Before leaving, Jack affixed to the “navigation-desk,” in the pilot house, an “aërial map” of the route. This was a map on which various landmarks, easily discernible from a height, were noted down, and it was issued by the Aëronautical Society of America. Maps such as these are of the utmost use to airmen who naturally would find little to guide them in an ordinary map or chart. Marked in red ink on the aërial map were various arrows showing the probable direction of the wind in crossing various bits of high ground or in passing over cities.
The air is by no means, as might be imagined, a smooth road to travel. It is full of “billows,” aërial “cliffs” caused by up-drafts, and vast, empty pockets wherein nothing but a vacuum exists, and which many airmen claim are the greatest source of danger to aviators that the atmosphere contains.
As there was nothing to cause delay, the Electric Monarch’s motors were started spinning almost as soon as it was broad daylight. Everything proved to be in perfect order, and after the tuning-up process the boys took their stations on the craft. As before, Joyce had the bow lookout and Ned Nevins alternated between the pilot house and the motor-platform.
Professor Chadwick and Jupe waved them farewell as they shot upward, and before very long the village of Nestorville and High Towers lay far behind them. Jack sent the Electric Monarch straight up on an inclined aërial staircase till she had gained the height of five thousand feet. At this altitude they proceeded steadily along, the height being sufficient to avoid any danger from upward thrusting air currents.
The morning passed uneventfully, and shortly before noon Heiny Dill announced that lunch was ready. They took this in relays, Ned relieving Jack at the wheel while the young skipper ate. They passed over several towns and small villages, and through the glasses they could plainly see the flurry they were causing down below. It amused them to watch the scurrying atoms which they knew were human beings rushing about and pointing upward as the Electric Monarch passed high above their heads.
Not long after lunch, as they were passing over what seemed to be a large farm, they saw several men running along below them.
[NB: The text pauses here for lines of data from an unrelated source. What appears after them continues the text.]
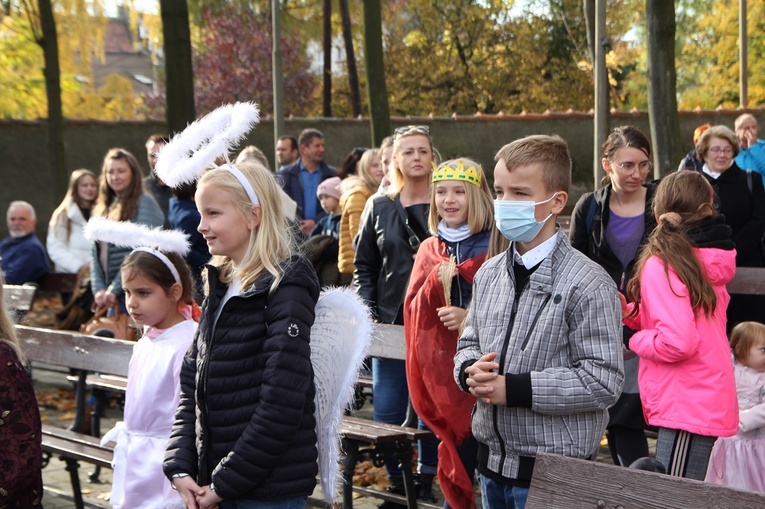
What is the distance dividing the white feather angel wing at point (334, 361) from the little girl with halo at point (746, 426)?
2102 mm

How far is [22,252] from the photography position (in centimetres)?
1123

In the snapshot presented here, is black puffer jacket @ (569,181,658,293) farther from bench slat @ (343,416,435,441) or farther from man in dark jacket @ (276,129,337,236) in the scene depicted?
man in dark jacket @ (276,129,337,236)

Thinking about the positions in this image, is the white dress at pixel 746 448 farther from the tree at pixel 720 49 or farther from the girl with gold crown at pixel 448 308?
the tree at pixel 720 49

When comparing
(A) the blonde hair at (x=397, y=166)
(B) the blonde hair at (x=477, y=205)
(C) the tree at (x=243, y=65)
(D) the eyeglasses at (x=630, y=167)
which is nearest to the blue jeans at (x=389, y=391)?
(A) the blonde hair at (x=397, y=166)

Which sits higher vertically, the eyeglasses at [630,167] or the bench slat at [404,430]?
the eyeglasses at [630,167]

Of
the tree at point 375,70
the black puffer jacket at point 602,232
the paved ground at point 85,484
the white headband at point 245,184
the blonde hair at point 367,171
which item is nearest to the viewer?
the white headband at point 245,184

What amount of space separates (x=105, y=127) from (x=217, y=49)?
19.7m

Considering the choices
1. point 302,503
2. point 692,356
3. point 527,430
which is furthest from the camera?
point 692,356

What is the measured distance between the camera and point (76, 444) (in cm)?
657

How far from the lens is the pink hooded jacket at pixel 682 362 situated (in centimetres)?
467

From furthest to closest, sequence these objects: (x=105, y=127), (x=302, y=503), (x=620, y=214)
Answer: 1. (x=105, y=127)
2. (x=620, y=214)
3. (x=302, y=503)

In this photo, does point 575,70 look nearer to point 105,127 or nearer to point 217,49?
point 217,49

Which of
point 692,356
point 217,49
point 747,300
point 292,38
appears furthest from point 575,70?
point 692,356

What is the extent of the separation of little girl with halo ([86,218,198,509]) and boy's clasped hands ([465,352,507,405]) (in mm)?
1633
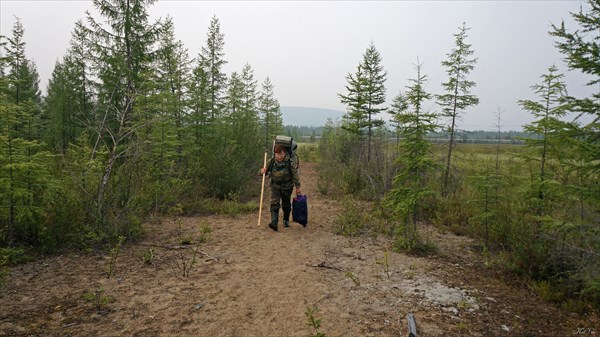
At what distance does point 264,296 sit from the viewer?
4.29m

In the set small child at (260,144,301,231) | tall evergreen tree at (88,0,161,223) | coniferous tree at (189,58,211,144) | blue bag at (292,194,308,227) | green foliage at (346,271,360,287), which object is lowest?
green foliage at (346,271,360,287)

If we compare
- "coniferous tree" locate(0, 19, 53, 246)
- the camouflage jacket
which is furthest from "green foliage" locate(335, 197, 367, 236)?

Suddenly one elevated and aimed a gun at the fast flying craft. Of course the Electric Monarch was far too high for the charge to reach her, but the boys could see the puff of smoke that accompanied the discharge, and knew that if they had been lower they would have felt shot pattering about them.
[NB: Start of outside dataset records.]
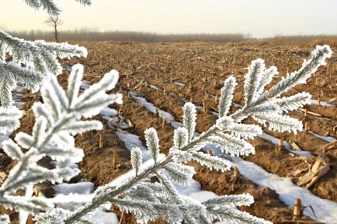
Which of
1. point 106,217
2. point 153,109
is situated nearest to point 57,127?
point 106,217

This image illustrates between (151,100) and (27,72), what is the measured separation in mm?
7249

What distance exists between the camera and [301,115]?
6957mm

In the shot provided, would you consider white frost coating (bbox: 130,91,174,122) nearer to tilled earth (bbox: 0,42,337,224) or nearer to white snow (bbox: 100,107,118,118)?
tilled earth (bbox: 0,42,337,224)

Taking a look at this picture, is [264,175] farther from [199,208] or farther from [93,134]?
[199,208]

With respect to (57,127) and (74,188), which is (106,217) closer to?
(74,188)

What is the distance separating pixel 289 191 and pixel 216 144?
3.33 m

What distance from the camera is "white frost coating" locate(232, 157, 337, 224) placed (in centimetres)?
379

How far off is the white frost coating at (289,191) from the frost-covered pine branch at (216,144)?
2808 millimetres

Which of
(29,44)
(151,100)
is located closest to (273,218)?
(29,44)

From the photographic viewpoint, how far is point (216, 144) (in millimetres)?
1298

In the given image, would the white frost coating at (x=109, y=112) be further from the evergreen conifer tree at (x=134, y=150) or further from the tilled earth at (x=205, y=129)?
the evergreen conifer tree at (x=134, y=150)

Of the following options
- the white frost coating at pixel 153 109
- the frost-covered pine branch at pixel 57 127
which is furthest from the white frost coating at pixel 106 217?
the white frost coating at pixel 153 109

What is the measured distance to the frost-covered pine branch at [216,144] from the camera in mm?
1154

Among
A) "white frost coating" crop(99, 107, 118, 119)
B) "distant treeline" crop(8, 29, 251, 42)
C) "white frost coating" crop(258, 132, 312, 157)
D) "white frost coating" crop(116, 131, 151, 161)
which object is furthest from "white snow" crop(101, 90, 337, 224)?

“That’s a specimen of what Atwood, the trans-continental flier, had to contend against,” said Jack. “The more ignorant people are, the more they dislike to see modern inventions. I’ll bet if that fellow with the gun could have hit us he would.”
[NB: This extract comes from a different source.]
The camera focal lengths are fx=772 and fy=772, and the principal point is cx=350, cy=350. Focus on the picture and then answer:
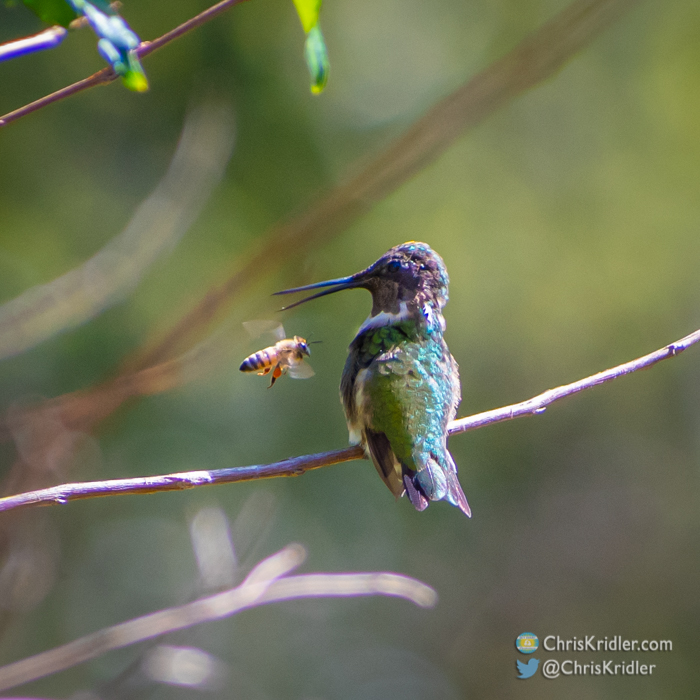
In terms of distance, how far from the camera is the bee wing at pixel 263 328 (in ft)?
8.78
“His intentions seemed serious, anyhow,” laughed Ned, “but the Electric Monarch is a hard bird to bring down.”
About an hour later Jack decided to drop down closer to the earth. He wished to test the effect of the currents near to the heated surface on the Electric Monarch. Accordingly the craft was brought down till at times she was rushing along at not more than two or three hundred feet from the earth.